Provided records:
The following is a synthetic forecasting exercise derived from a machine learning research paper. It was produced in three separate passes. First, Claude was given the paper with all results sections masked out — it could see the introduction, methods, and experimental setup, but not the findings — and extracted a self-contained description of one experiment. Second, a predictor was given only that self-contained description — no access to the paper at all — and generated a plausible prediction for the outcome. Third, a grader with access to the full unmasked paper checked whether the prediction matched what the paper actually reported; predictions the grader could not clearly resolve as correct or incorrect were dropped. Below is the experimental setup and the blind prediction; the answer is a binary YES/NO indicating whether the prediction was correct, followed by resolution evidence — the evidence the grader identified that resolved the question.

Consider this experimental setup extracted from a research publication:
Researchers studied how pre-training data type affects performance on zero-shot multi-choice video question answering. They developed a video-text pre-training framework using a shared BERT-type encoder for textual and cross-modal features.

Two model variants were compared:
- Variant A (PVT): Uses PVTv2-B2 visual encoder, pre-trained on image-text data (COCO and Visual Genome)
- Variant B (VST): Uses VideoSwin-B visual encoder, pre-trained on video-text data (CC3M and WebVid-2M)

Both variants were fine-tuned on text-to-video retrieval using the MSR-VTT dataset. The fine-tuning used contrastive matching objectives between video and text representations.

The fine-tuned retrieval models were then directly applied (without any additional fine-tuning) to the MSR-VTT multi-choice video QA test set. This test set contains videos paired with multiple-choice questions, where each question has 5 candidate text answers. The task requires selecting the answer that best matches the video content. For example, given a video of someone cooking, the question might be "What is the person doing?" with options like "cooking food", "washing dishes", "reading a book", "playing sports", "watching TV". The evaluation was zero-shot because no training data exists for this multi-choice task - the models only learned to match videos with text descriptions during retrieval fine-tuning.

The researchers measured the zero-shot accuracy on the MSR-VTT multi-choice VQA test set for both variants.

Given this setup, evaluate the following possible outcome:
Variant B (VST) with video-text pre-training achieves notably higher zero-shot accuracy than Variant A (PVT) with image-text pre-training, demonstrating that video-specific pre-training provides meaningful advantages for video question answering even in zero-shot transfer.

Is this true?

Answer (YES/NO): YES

Assignment: From the data above, gather every line that includes the word "trained".

Completed task:
- Variant A (PVT): Uses PVTv2-B2 visual encoder, pre-trained on image-text data (COCO and Visual Genome)
- Variant B (VST): Uses VideoSwin-B visual encoder, pre-trained on video-text data (CC3M and WebVid-2M)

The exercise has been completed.